*** Input records ***

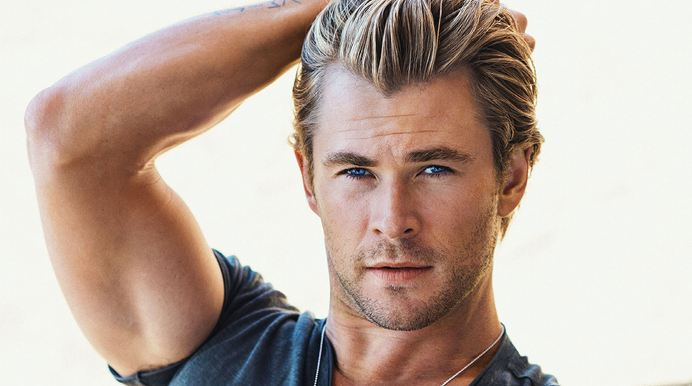 chris hemsworth sexiest man alive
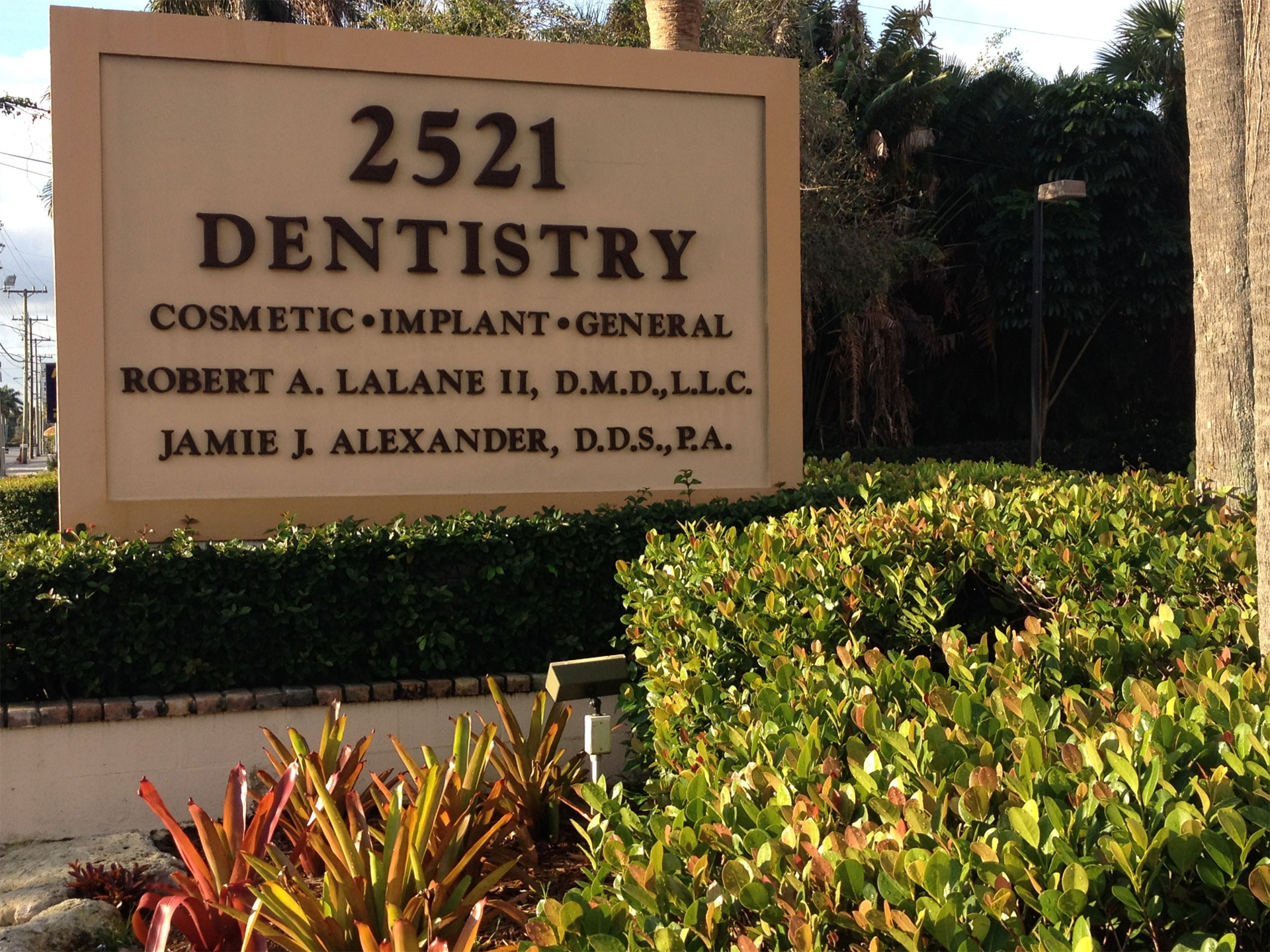 Welcome To Recovery Dentistry | Dr. Jamie J. Alexander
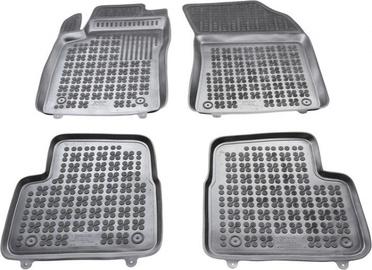 REZAW-PLAST Citroen C3 III 2016 Rubber Floor Mats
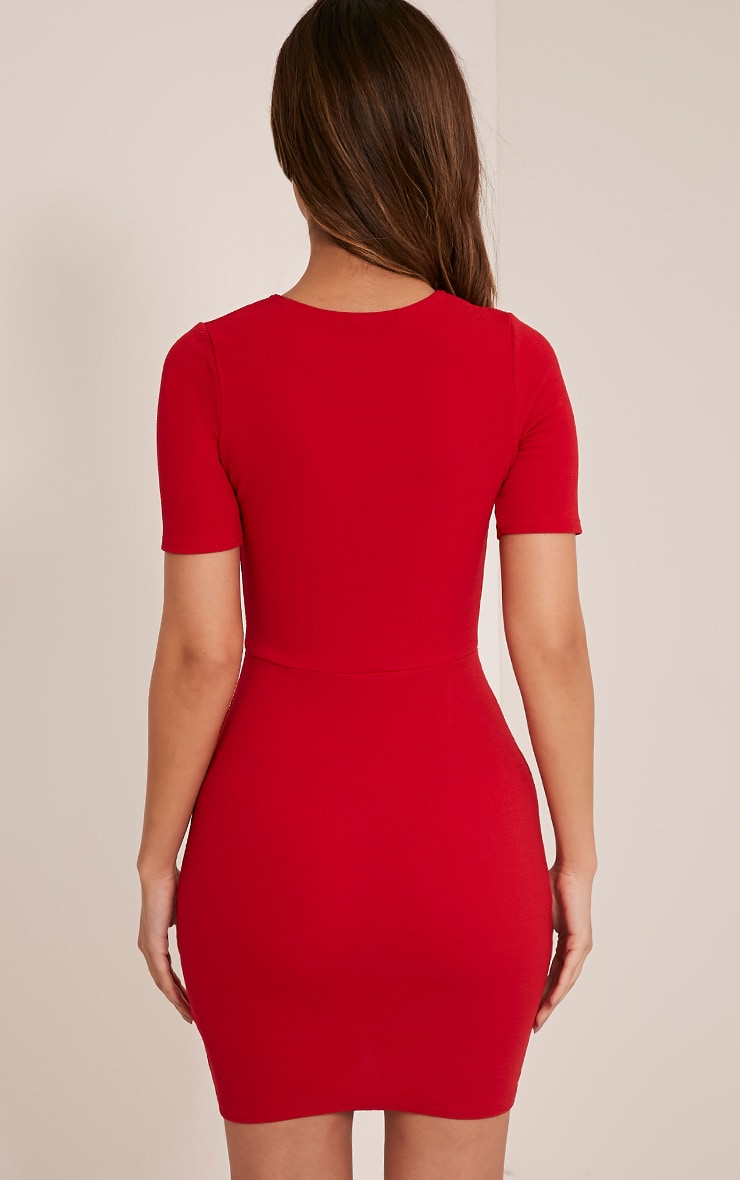 Freya Red Split Detail Capped Sleeve Bodycon Dress 2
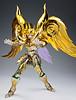 [Comentários]Saint Cloth Myth EX - Soul of Gold Mu de Áries 20878857560_85081f59b7_t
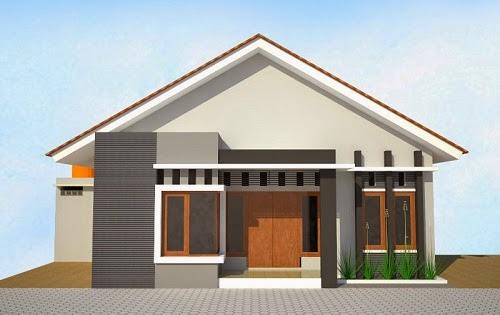Gambar Rumah Minimalis Idaman Keluarga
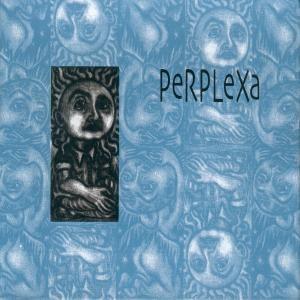 SS-007 :: PERPLEXA – Perplexa
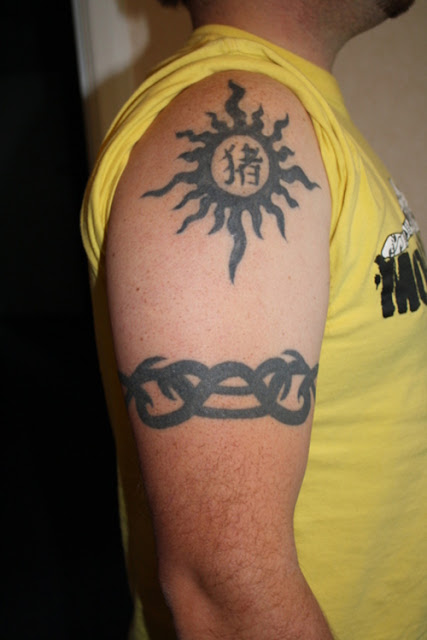 tribal-sun-tattoos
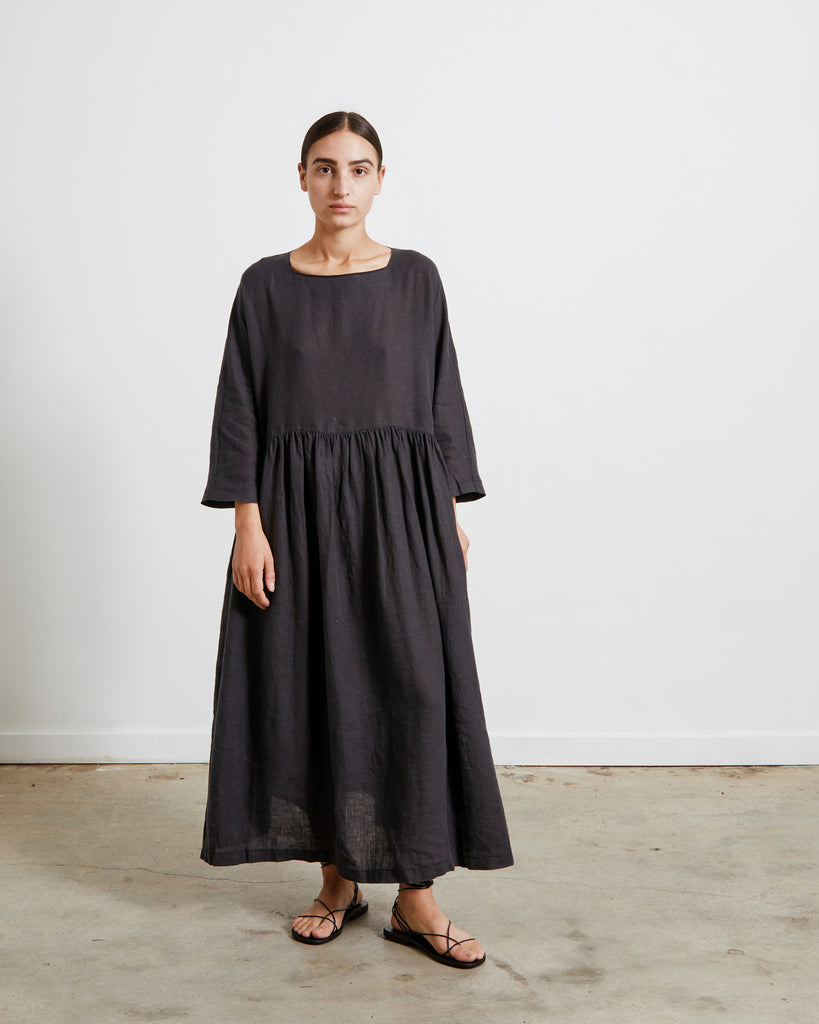Mohawk General Store | Black Crane | Tradi Dress in Faded Black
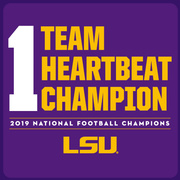 1Team 1 Heartbeat PURPLE: 2019 LSU National Champions T-Shirt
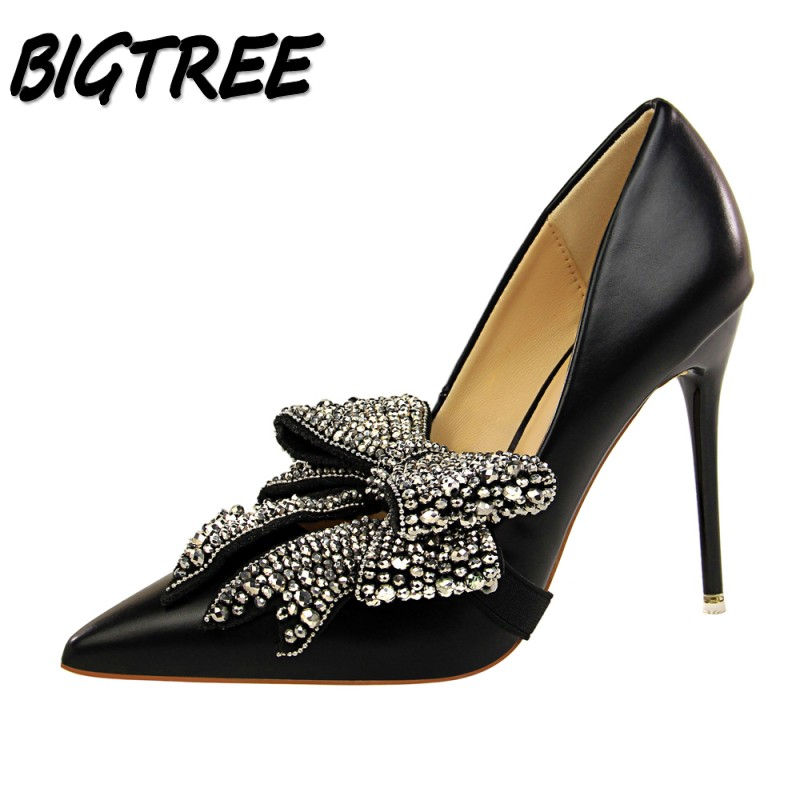 BIGTREE Women Pointed Toe High heels Shoes Woman Pumps Ladies Fashion Crystal Butterfly-knot Two wear Dress Party Stilettos padegao fashion women shoes 2017 high heels wedding party dress shoes light gold mesh cloth shoes pointed toe pumps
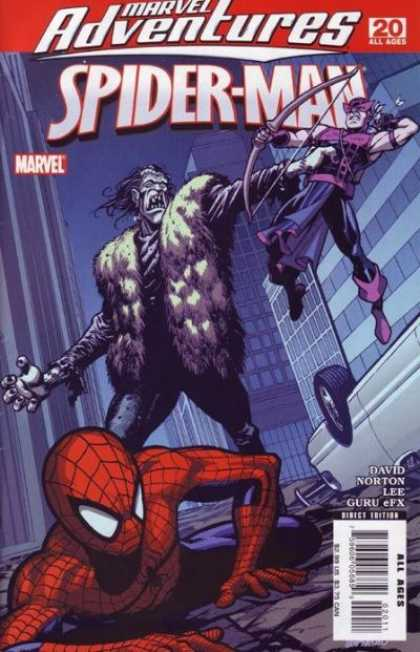 Marvel Adventures Spider-Man 20 - Bow And Arrow - Fur Vest - Overturned Car - Building - David Norton - Cameron Stewart, Christina Strain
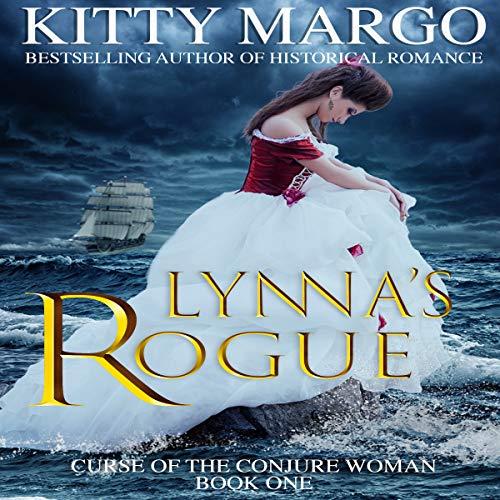 Lynna's Rogue audiobook cover art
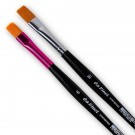 Da Vinci Synthetic Face Painting Flat Series 334
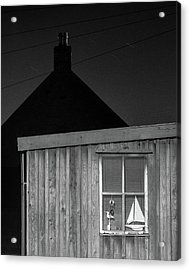 Fittie By Night Acrylic Print by Dave Bowman
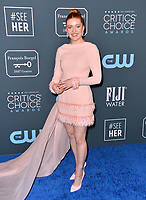 SANTA MONICA, USA. January 12, 2020: Kennedy McMann at the 25th Annual Critics' Choice Awards at the Barker Hangar, Santa Monica.<br /> Picture: Paul Smith/Featureflash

*** End of Input records ***

● **Try it**
Reproduce the data above exactly, but only the lines from the one showing "tribal-sun-tattoos" through the one showing "Fittie By Night Acrylic Print by Dave Bowman", with both ends kept and the pictures left out.

● **Response to the exercise**
 tribal-sun-tattoos
Mohawk General Store | Black Crane | Tradi Dress in Faded Black
 1Team 1 Heartbeat PURPLE: 2019 LSU National Champions T-Shirt
 BIGTREE Women Pointed Toe High heels Shoes Woman Pumps Ladies Fashion Crystal Butterfly-knot Two wear Dress Party Stilettos padegao fashion women shoes 2017 high heels wedding party dress shoes light gold mesh cloth shoes pointed toe pumps
 Marvel Adventures Spider-Man 20 - Bow And Arrow - Fur Vest - Overturned Car - Building - David Norton - Cameron Stewart, Christina Strain
 Lynna's Rogue audiobook cover art
 Da Vinci Synthetic Face Painting Flat Series 334
 Fittie By Night Acrylic Print by Dave Bowman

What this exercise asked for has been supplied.